* **DATA FOR PROCESSING**:
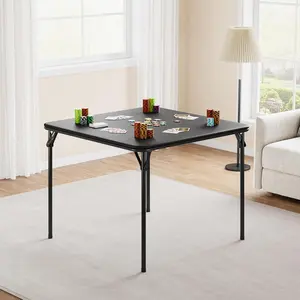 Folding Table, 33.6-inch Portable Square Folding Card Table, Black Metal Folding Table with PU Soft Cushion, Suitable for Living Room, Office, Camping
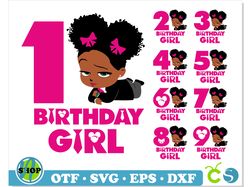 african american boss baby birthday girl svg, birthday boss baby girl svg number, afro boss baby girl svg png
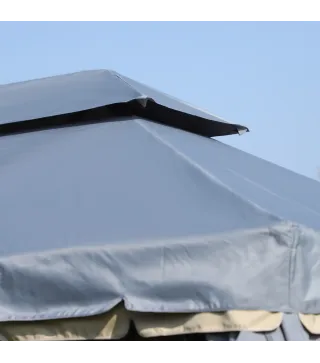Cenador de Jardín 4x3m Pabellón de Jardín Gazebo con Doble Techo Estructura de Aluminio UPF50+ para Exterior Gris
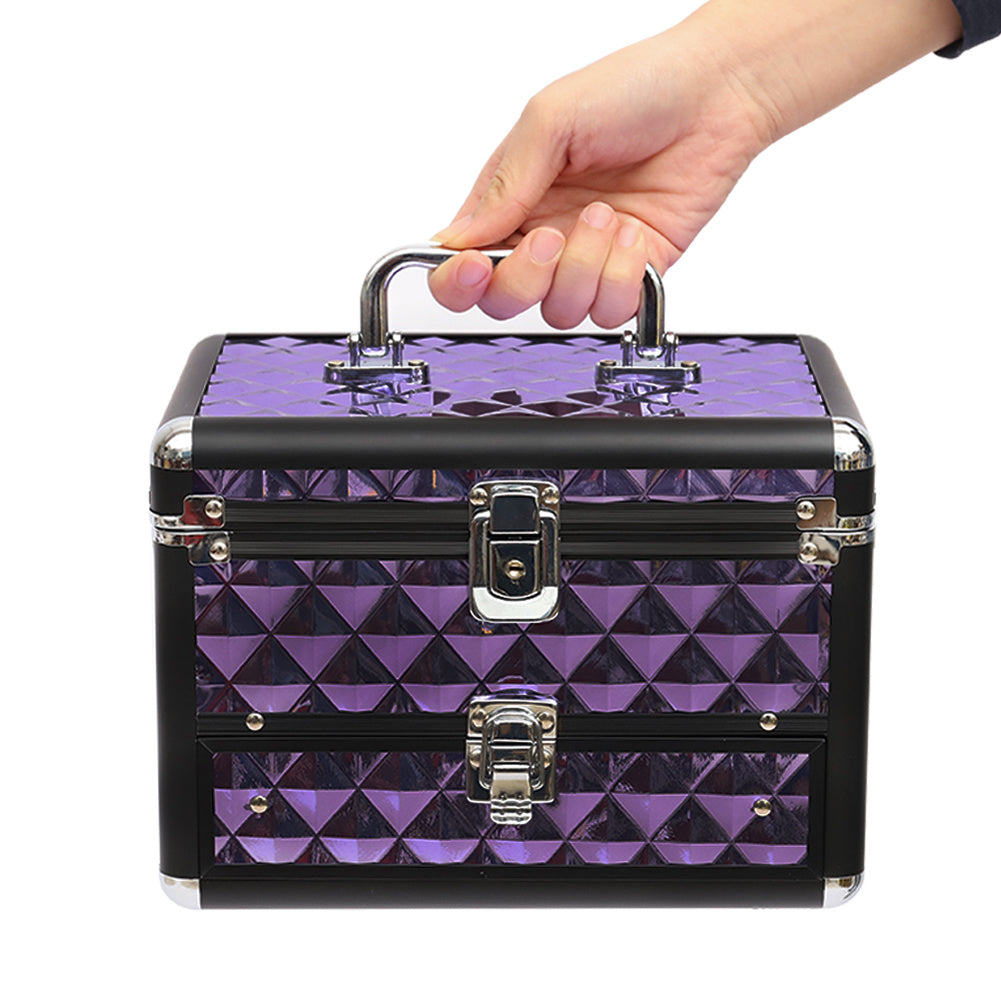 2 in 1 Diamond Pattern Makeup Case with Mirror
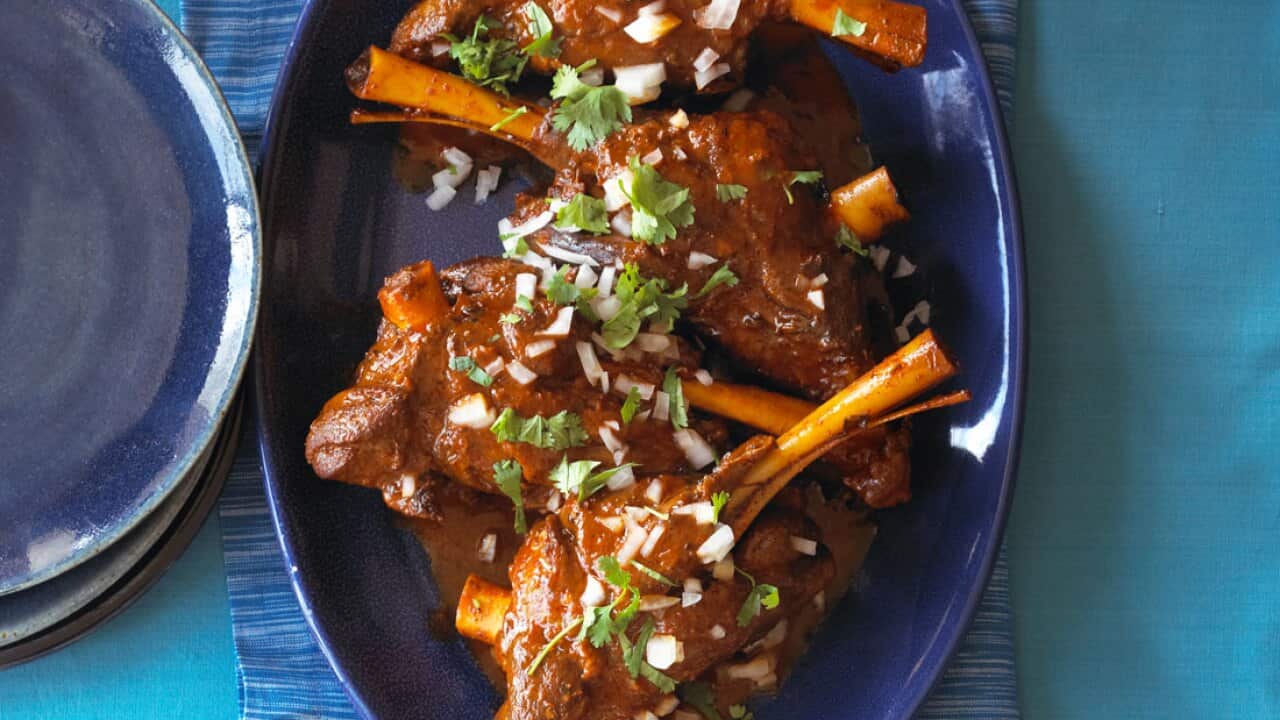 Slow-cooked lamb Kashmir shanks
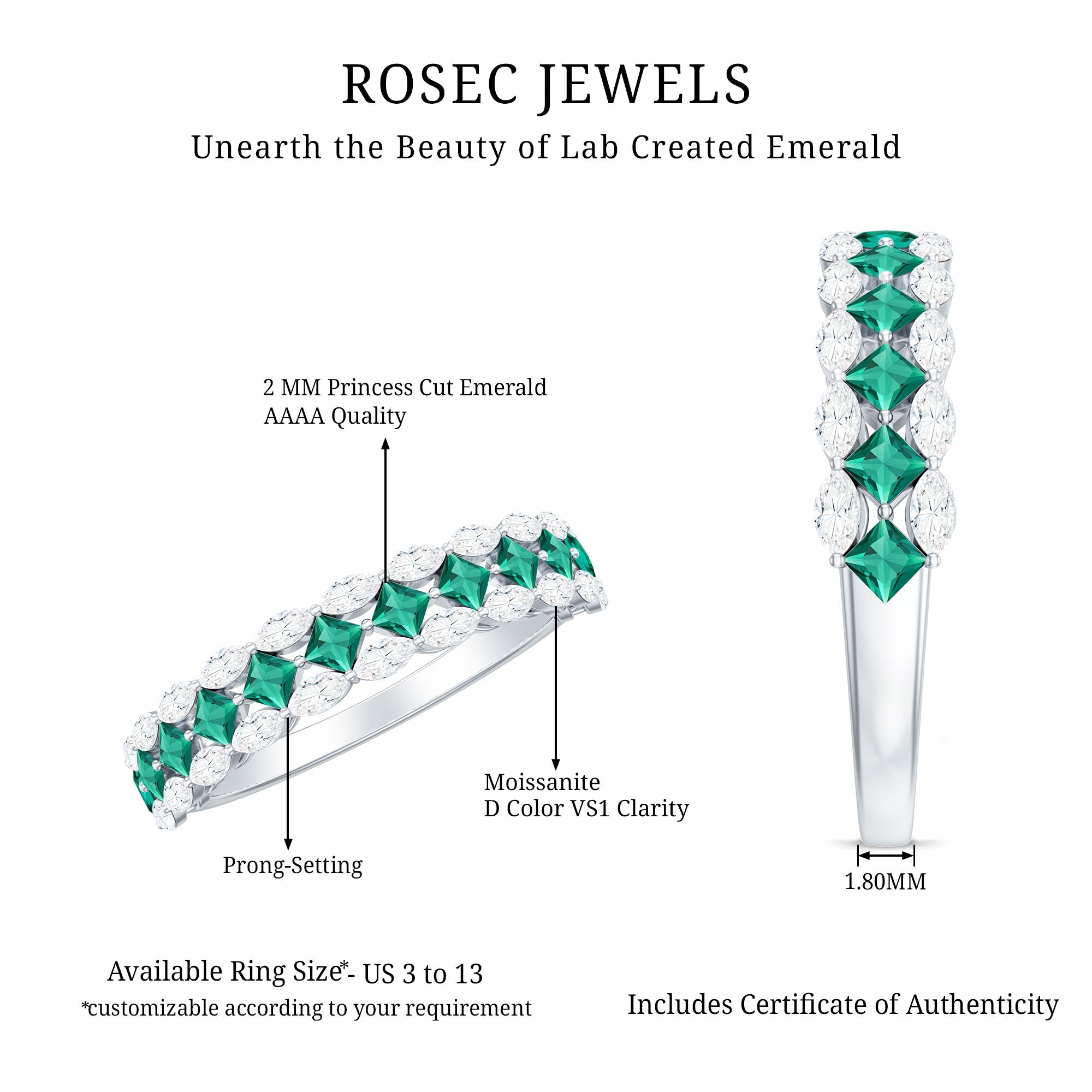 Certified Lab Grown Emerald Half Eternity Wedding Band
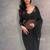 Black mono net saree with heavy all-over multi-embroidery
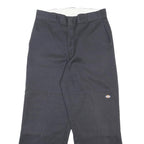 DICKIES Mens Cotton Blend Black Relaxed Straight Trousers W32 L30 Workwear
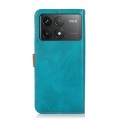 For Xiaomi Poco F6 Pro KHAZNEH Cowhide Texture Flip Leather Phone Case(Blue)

* * *

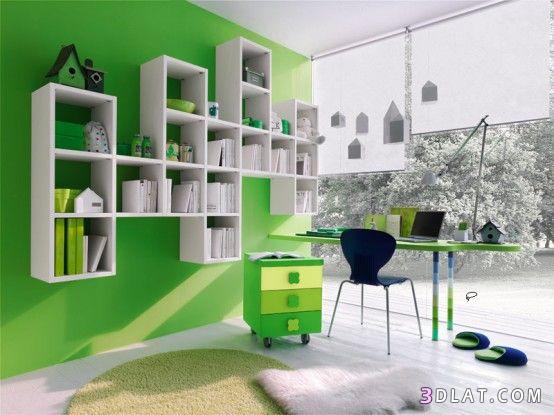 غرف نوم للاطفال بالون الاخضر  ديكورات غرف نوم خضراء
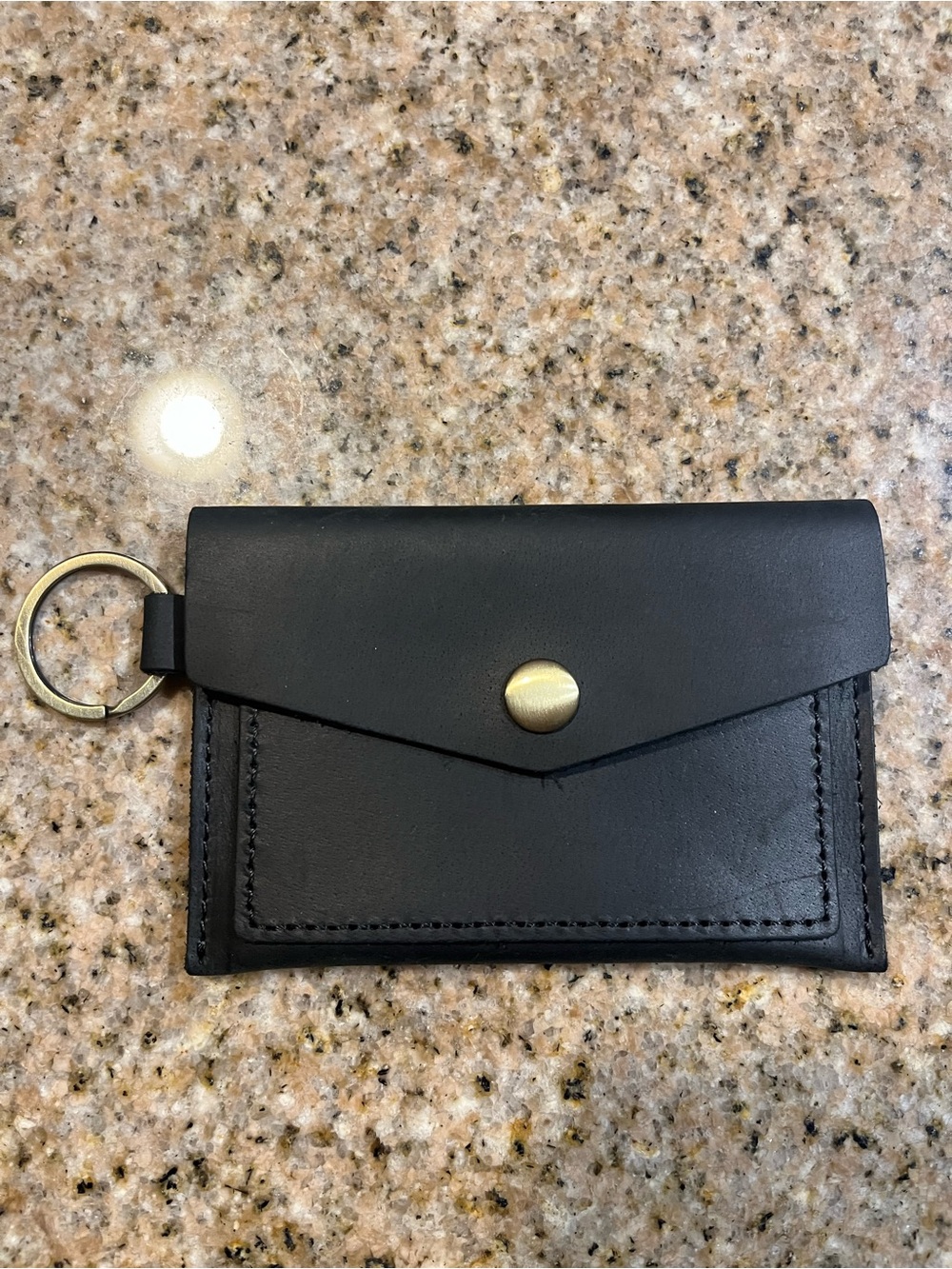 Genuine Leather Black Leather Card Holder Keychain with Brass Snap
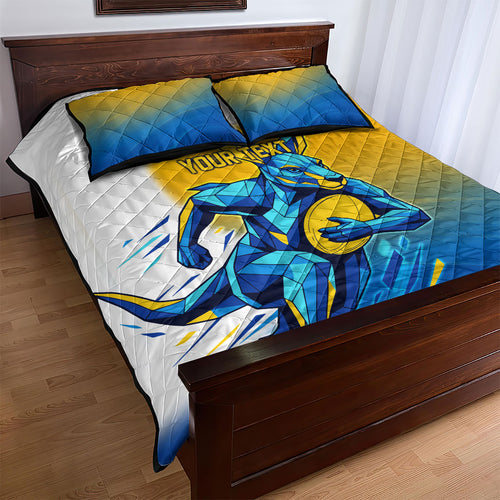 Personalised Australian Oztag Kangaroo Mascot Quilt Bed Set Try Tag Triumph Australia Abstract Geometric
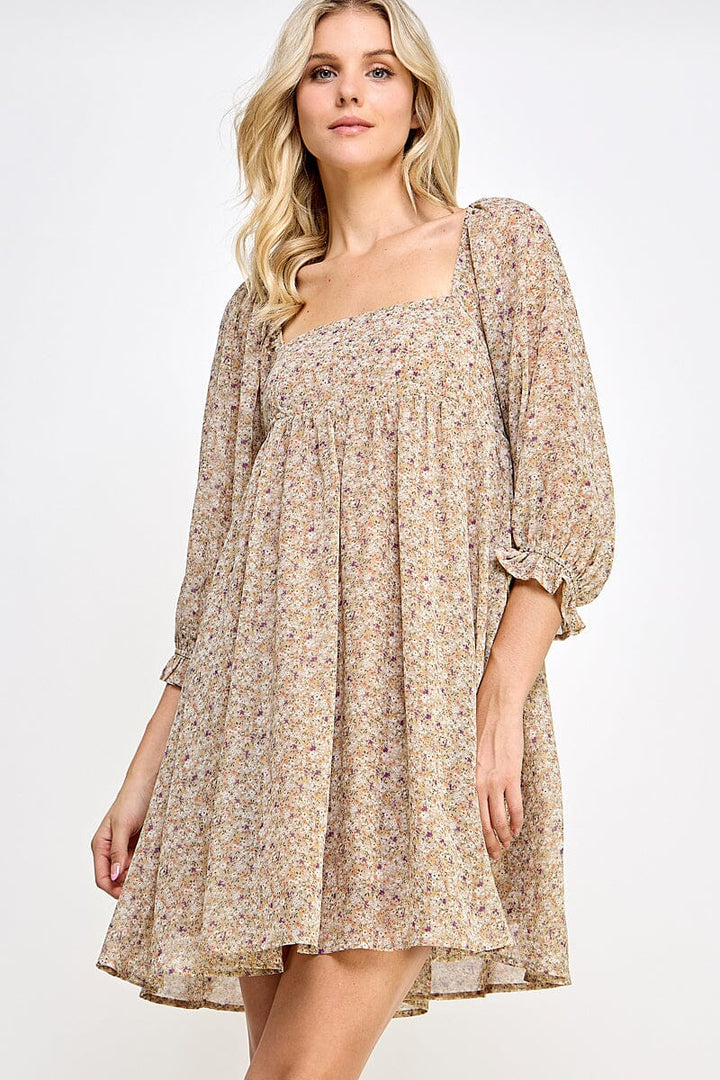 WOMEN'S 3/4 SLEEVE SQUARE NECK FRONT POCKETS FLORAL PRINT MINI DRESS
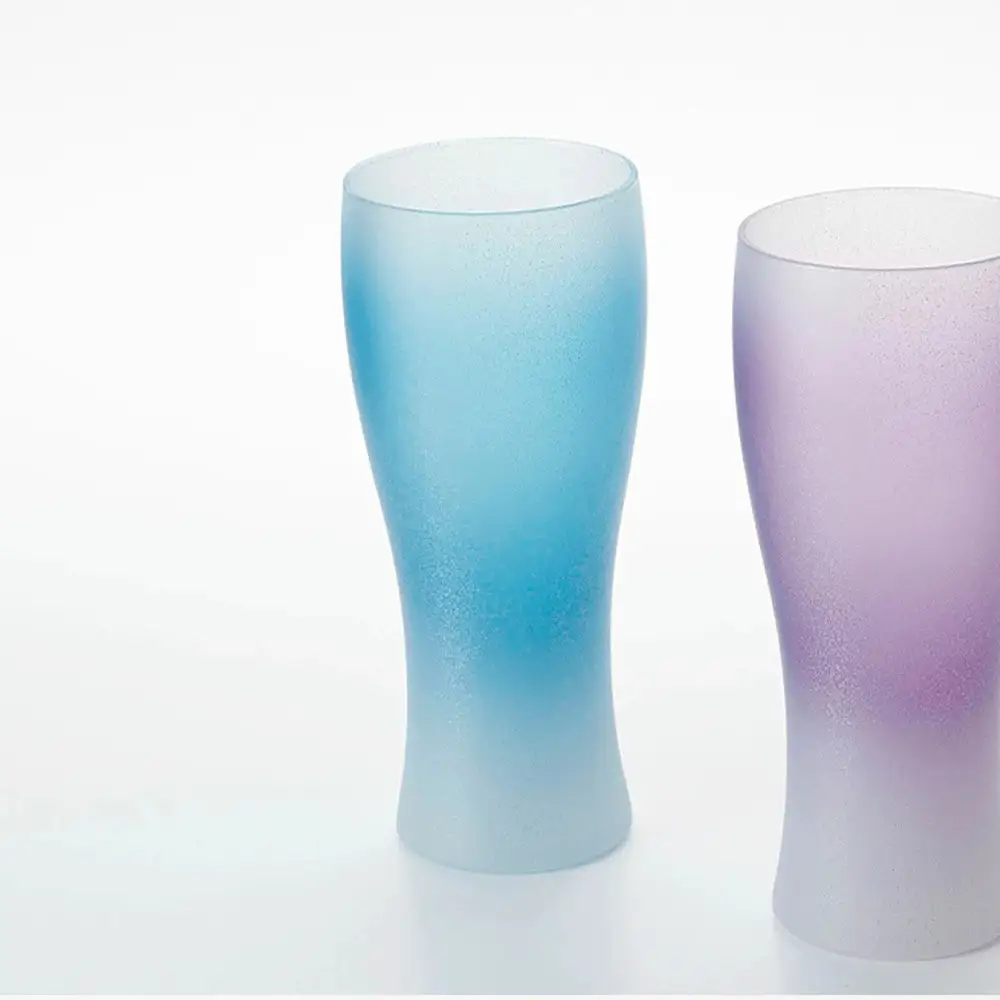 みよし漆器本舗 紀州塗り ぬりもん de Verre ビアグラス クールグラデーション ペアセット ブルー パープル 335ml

* * *

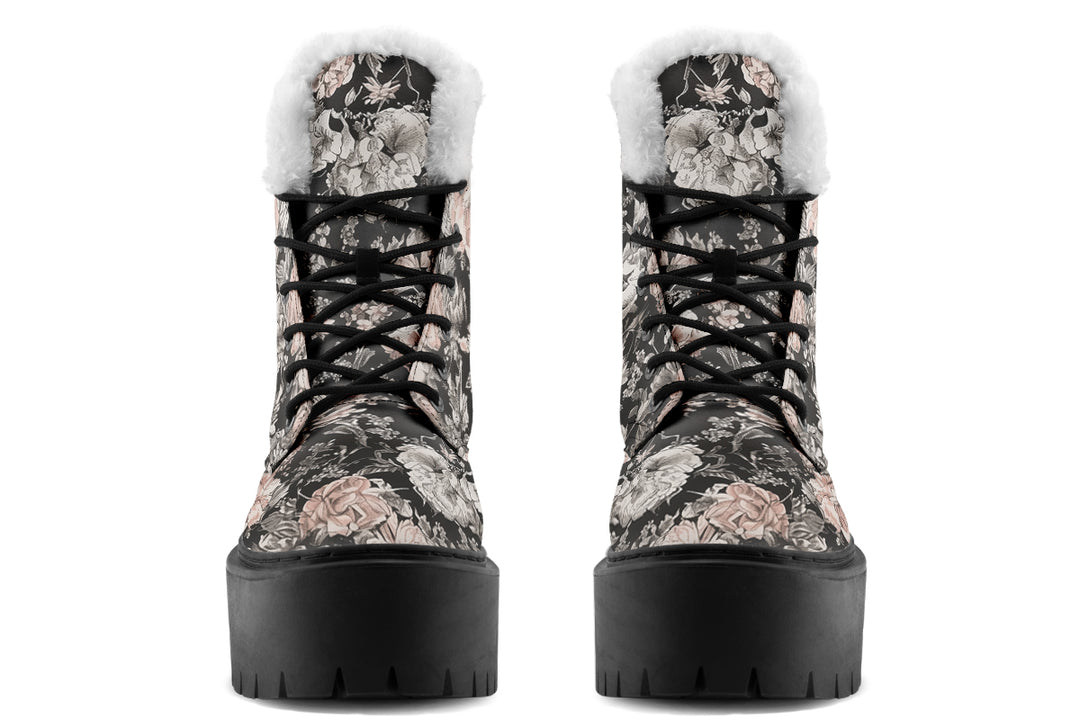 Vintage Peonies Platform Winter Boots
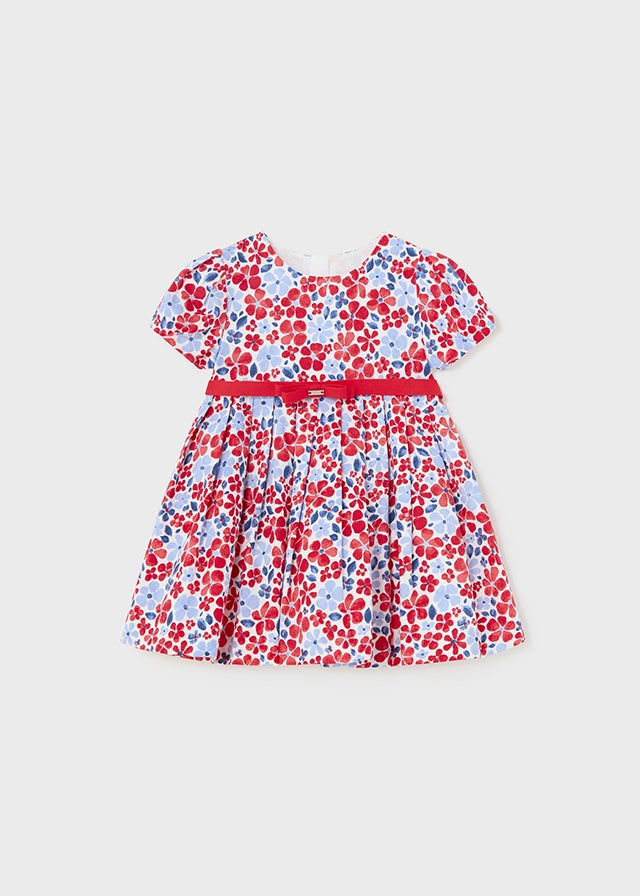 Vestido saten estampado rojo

* **WORK ORDER**: Using the records above, return verbatim only the part that opens with the line containing "Folding Table, 33.6-inch" and closes with the line containing "african american boss"; pictures stay out.

* **THE COMPLETED TASK**:
 Folding Table, 33.6-inch Portable Square Folding Card Table, Black Metal Folding Table with PU Soft Cushion, Suitable for Living Room, Office, Camping
 african american boss baby birthday girl svg, birthday boss baby girl svg number, afro boss baby girl svg png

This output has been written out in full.